Nilton parecia ser boa praça ( expressão que denota que o cidadão era agradável, simpático). Há quem garanta que mesmo vitimado pelo Mal de Alzheimer, ele não perdeu a elegância e a altivez. Nas suas entrevistas, apresentava humor discreto com dribles curtos nos inconvenientes microfones que tentavam lhe roubar a bola. Adorava preservar as lembranças dos tempos de Mané Garrincha. É quando ele se comove, falando sobre os excessos que derrotaram o craque da ponta-direita. Estabelecera um vínculo fraterno, paterno, sabemos lá, com o ex-marido da Dona Elza. Quem viu viu. É feito dirigível, mula sem cabeça, unicórnio....
Num jogo importante da Copa de 1962, no Chile, Nilton Santos comete falta no adversário dentro da área. Segundo as regras desse jogo, um pênalti - aquele momento em que se fuzila, sacaneia-se o goleiro sem piedade- não fora marcado pela arbitragem. No artifício mais burro jamais inventado- segundo Nelson Rodrigues- , o tal 'replay', vemos a imagem de um lateral esquerdo com a camisa canarinho, cabisbaixo, olhar de constrangimento e com os braços erguidos pedindo perdão. Ele dera uns passinhos para frente, para fora da área derradeira.
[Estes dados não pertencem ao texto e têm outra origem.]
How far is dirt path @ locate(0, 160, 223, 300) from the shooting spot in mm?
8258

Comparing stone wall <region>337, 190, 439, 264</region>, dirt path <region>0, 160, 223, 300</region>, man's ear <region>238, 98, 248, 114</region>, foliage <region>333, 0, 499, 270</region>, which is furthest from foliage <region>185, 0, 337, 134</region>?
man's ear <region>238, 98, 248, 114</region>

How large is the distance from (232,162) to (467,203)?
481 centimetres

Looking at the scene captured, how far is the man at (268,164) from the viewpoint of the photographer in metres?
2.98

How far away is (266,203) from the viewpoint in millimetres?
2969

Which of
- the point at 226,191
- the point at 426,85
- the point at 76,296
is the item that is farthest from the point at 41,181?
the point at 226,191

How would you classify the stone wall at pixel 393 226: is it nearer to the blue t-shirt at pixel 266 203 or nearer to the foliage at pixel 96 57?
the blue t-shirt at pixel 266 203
O árbitro do jogo - a quem, 61 anos após esse fato, entrego-lhe o prêmio Nobel de sabedoria- marca a infração fora da área grande. Diante da altivez do maior lateral esquerdo do futebol, e que tivera a grandeza de reconhecer o seu erro malandramente, não se podia fazer outra coisa. Fato semelhante com o gol de alma portenha que Diego Maradona fez contra os ingleses nas quartas-de final, Copa do Mundo de 1986, no México. Marcar uma infração naquela mão artilheira seria atentado contra a humanidade. Felizmente, tanto em 1962 quanto em 1986, não existiam 60 bisbilhoteiras câmeras a atrapalhar o jogo dos erros. Feito a vida. Querem quantificar o futebol! Querem o futebol limpinho de equívocos! Perfumadinho feito Mr. Spice Beckham . O quê o genial Mané, pernas tortas, de Pau Grande, acharia dessa perfumaria toda? Nilton, elegante, soltaria aquela rouca gargalhada. Aliás, confabula-se também - o meio dos atletas futebolísticos é deveras corporativista- que nunca um local de nascimento fez uma simetria tão notável quanto a de Mané e a sua Pau Grande querida.
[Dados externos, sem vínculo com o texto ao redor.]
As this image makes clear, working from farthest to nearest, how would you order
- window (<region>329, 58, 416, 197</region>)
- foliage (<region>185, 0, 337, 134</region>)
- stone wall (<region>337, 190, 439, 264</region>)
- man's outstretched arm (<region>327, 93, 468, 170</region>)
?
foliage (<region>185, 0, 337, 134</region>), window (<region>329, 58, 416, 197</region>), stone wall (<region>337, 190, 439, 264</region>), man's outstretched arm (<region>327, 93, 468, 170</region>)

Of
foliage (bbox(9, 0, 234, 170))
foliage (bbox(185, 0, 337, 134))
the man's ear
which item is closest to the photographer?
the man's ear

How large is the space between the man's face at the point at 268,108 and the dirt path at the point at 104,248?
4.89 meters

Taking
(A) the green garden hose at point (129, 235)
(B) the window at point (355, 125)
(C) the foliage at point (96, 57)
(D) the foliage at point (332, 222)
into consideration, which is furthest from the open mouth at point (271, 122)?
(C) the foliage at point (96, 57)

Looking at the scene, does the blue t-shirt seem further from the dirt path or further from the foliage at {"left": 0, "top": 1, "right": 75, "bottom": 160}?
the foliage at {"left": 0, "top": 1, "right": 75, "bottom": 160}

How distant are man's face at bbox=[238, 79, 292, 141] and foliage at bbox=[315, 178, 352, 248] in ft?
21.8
Nessa semana em que se termina o texto preguiçoso, Pedro Rocha, outro comandante supremo da pelada oficial, também faleceu. Vivia bem mal, há tempos. Foi um artista brilhante de seu tempo e não conseguiu prosperar financeiramente. Para muitos, meninos de programa do mercado financeiro, isso qualifica alguém como fracassado, 'loser'. Certamente, trata-se de um fracasso regional, de um setor específico da vida. E as outras riquezas que não são ou foram computadas? Afinal, quanto vale um fracasso? Quem ou quais as formações que obtiveram sucesso com ele? Quantos pernas de pau- no caso dos futebolistas e que jamais disputariam um jogo pela seleção de seu país com o ombro quebrado, tal como Rocha o fez , No Mundial de 1974, pelo Uruguai-, reinam com a ausência ou falência de um Pedro 'El Verdugo' Rocha? Toda invenção apresenta novos poderes, ganhos e perdas também. E sobre o nosso fracasso? O livro de Moisés Naim, ex-ministro Venezuelano e diretor do Banco de Filantropias Globais, O Banco Mundial,- aliás, um dos negócios mais rentáveis para os bolsos e imagens de celebridades vedetes ou políticas-, traz a definição preciosa para crises capitalistas, ou seja, a degradação do próprio capitalismo. De fato- e esse é o título do livro ( O Fim do Poder)-, a degradação é dos poderes em jogo no mundo todo. Sejam eles políticos, financeiros, religiosos, éticos, científicos....E não se está fazendo nenhuma defesa de socialismos enquanto projeto político com seus estados gigantes, ineficazes, propondo igualdades que jamais existiram ou existirão, mas há de se reinventar o capitalismo ( baixar o seu freio de mão, tal como dizia Deleuze em sua sofisticada e difícil filosofia) e suas aplicações do aqui agora , feito o que ocorre na dinâmica movimentação que transcorre numa análise. Baixar o freio de mão em análise é importante para dissolvermos recusas, resistências.
Quando se fala, no presente, da sua vida passada, sonhando com futuro, em que tempo de verbo nos situamos? Daí aquela variação enorme- estou forçando a barra, bem sei-, dos tempos de verbo nas línguas, nas gramáticas, ao menos ocidentais, que conhecemos um tiquinho. Só restam coisas presentes, feitas de material antigo, e que pretendem pra frente continuar, persistir, havendo. Até porque não há como voltar para trás. O relógio faz da hora espécie de ilusão e o ponteiro indica lá longe um não-fim. Essa pergunta já foi feita por alguns pensantes: " Qual era mesmo o tempo antes do Big-Bang?"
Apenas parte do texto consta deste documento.